_Quoted text_.
• • • • •
Thanks, so it's roughly 8K per 1M.

> As far as I know, there is no special requirement that the Merkle tree
> data stays cached. If a Merkle tree block is evicted, then a data block
> is evicted and re-read, we would need to read the Merkle tree block
> again and possibly up the path to the root until a cached block with
> PageChecked.
> 
> > > +++ b/fs/btrfs/file.c
> > > @@ -16,6 +16,7 @@
> > >  #include <linux/btrfs.h>
> > >  #include <linux/uio.h>
> > >  #include <linux/iversion.h>
> > > +#include <linux/fsverity.h>
> > >  #include "ctree.h"
> > >  #include "disk-io.h"
> > >  #include "transaction.h"
> > > @@ -3593,7 +3594,12 @@ static loff_t btrfs_file_llseek(struct file *file, loff_t offset, int whence)
> > >  
> > >  static int btrfs_file_open(struct inode *inode, struct file *filp)
> > >  {
> > > +	int ret;
> > 
> > Missing newline
> 
> Weird, I ran checkpatch so many times.. My bad.

No big deal, such things can slip in. I would not point them out unless
there's another reason to resend the patches. Once all the real things
are done I do a pass just fixing style.

> > > +#include <linux/sched/mm.h>
> > > +#include "ctree.h"
> > > +#include "btrfs_inode.h"
> > > +#include "transaction.h"
> > > +#include "disk-io.h"
> > > +#include "locking.h"
> > > +
> > > +/*
> > > + * Just like ext4, we cache the merkle tree in pages after EOF in the page
> > > + * cache.  Unlike ext4, we're storing these in dedicated btree items and
> > > + * not just shoving them after EOF in the file.  This means we'll need to
> > > + * do extra work to encrypt them once encryption is supported in btrfs,
> > > + * but btrfs has a lot of careful code around i_size and it seems better
> > > + * to make a new key type than try and adjust all of our expectations
> > > + * for i_size.
> > 
> > Can you please rephrase that so it does not start with what other
> > filesystems do but what is the actual design and put references to ext4
> > eventually?
• • • • •
_Tasks to perform_.
**A.** Reproduce the btrfs review text word for word, everything from "No big deal, such" down to "just fixing style.".
**B.** Carry on the btrfs patch review discussion from where it stops.

_Data shown_.
• • • • •
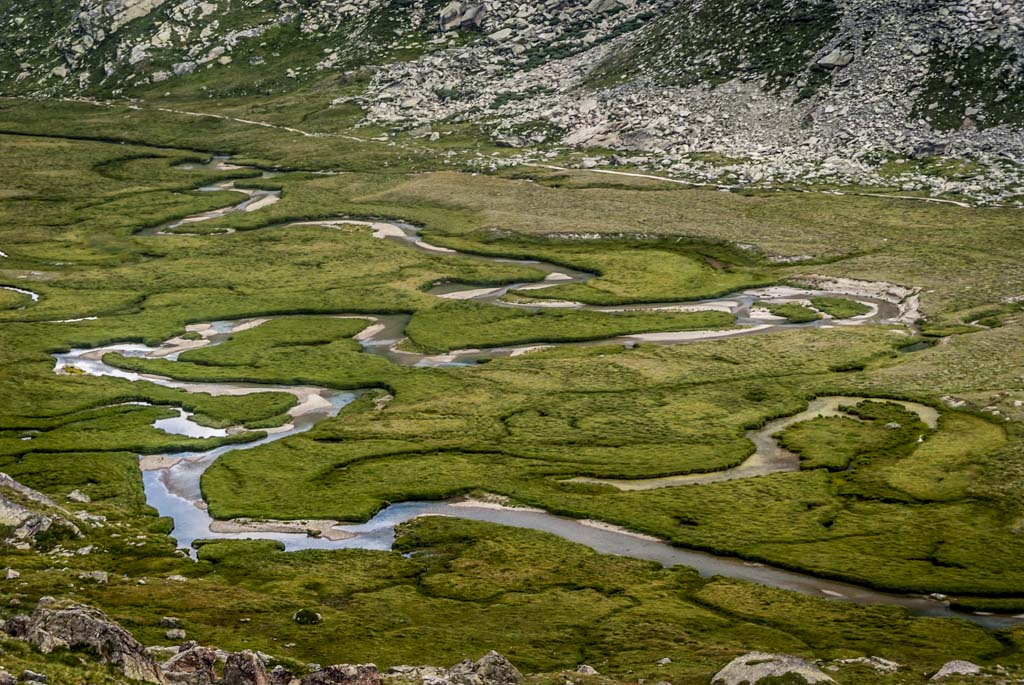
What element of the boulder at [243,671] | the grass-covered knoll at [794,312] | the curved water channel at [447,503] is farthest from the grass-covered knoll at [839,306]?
the boulder at [243,671]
• • • • •
_Expected outputs_.
**A.**
No big deal, such things can slip in. I would not point them out unless
there's another reason to resend the patches. Once all the real things
are done I do a pass just fixing style.

**B.**
> > 
> > > + *
> > > + * fs verity items are stored under two different key types on disk.
> > > + *
> > > + * The descriptor items:
> > > + * [ inode objectid, BTRFS_VERITY_DESC_ITEM_KEY, offset ]
> > 
> > Please put that to the key definitions
> 
> Do you mean to move this whole comment to btrfs_tree.h?

Yeah, there are already some key descriptions, so that should be the
palce where to look. You can of course repeat what yout need in this
comment for context and so that the text is understandable without going
to other files.

> > > +static loff_t merkle_file_pos(const struct inode *inode)
> > > +{
> > > +	u64 sz = inode->i_size;
> > > +	u64 ret = round_up(sz, 65536);
> > 
> > What's the reason for the extra variable sz? If that is meant to make
> > the whole u64 is read consistently, then it needs protection and the
> > i_read_size if the status of inode lock and context of call is unknown.
> > Compiler will happily merge that to round_up(inode->i_size).
> 
> This was the result of getting a bit lazy reading assembly. My intent
> was to ensure that we don't overflow the round_up, which is a macro that
> depends on the type of the input. I was messing around figuring out what
> effect casting had on it but gave up and just put it in a u64 before
> calling it.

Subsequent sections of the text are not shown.